(REQUIREMENT) In the dog-training advice, when should the puppy be given attention and affection?

(DOCUMENT SEGMENT)

Cocker spaniels (part of what your dog is) can be very dominant dogs, and about the second they think they can run you, they will, and it can be very hard to break. I’m not sure as to whether or not poodles (the other part of your dog’s breeding) have this same personality trait, as I’ve never been around any or worked with any poodles. I do know that the cocker spaniel in this breeding mix can be the dominant personality, as in the dog may act more like a cocker then a poodle.
The other trick with this training is getting visitors that come to your house to ignore him, too. Affection, etc… should not be given by ANY human in the home until he’s calmed down and quiet. It can be very difficult to ignore a whining puppy, especially if they’re whining as if someone’s harming them, but, in cases like this, it has to be done if the behavior is to stop. Eventually he’ll get the point that he wont get any attention for whining, etc… As long as you know he’s not hurt and he’s just asking for attention, ignore him. Don’t rush to him when he starts whining, just go about what you’re doing. Once his whining stops, he’s calmed down, etc… THEN give him attention, affection, etc… Also keep in mind that, while it may not be full blown separation anxiety, what he’s doing (to some people) is more or less considered a much milder form of it, and, if you don’t stop this behavior now, it could turn into full blown separation anxiety in the future.

(DATA SUPPLIED)
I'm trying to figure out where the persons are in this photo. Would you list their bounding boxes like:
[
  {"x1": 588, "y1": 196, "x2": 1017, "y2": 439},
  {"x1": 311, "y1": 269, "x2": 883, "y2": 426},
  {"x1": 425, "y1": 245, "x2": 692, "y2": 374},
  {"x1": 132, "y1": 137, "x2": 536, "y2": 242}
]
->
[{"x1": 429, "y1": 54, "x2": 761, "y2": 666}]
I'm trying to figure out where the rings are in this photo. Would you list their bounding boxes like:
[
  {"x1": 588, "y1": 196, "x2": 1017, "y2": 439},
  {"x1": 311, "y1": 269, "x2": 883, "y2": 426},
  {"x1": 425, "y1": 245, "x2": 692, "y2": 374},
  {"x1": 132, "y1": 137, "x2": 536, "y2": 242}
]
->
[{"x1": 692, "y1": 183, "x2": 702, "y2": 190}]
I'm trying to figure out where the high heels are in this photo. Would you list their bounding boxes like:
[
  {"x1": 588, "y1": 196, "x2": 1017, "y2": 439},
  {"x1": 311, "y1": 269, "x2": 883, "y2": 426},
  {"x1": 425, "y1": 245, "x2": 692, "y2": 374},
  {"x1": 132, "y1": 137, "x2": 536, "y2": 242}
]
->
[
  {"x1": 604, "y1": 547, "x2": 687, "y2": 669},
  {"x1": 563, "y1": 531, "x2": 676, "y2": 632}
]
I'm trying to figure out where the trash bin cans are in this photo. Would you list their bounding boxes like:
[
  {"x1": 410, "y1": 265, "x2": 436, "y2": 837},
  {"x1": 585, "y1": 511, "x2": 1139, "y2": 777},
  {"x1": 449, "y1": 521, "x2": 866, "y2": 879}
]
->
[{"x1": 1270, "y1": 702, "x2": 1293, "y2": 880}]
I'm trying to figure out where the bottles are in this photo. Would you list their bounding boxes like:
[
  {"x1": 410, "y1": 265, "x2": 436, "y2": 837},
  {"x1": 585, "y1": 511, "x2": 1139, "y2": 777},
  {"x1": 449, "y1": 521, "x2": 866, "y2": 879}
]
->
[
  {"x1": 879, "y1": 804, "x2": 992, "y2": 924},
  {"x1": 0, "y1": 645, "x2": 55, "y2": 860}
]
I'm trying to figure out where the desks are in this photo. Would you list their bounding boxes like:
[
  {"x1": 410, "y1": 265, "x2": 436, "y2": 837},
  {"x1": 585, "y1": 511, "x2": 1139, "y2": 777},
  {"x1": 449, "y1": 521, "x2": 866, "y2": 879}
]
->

(RESPONSE TO THIS TASK) Only once his whining stops and he has calmed down.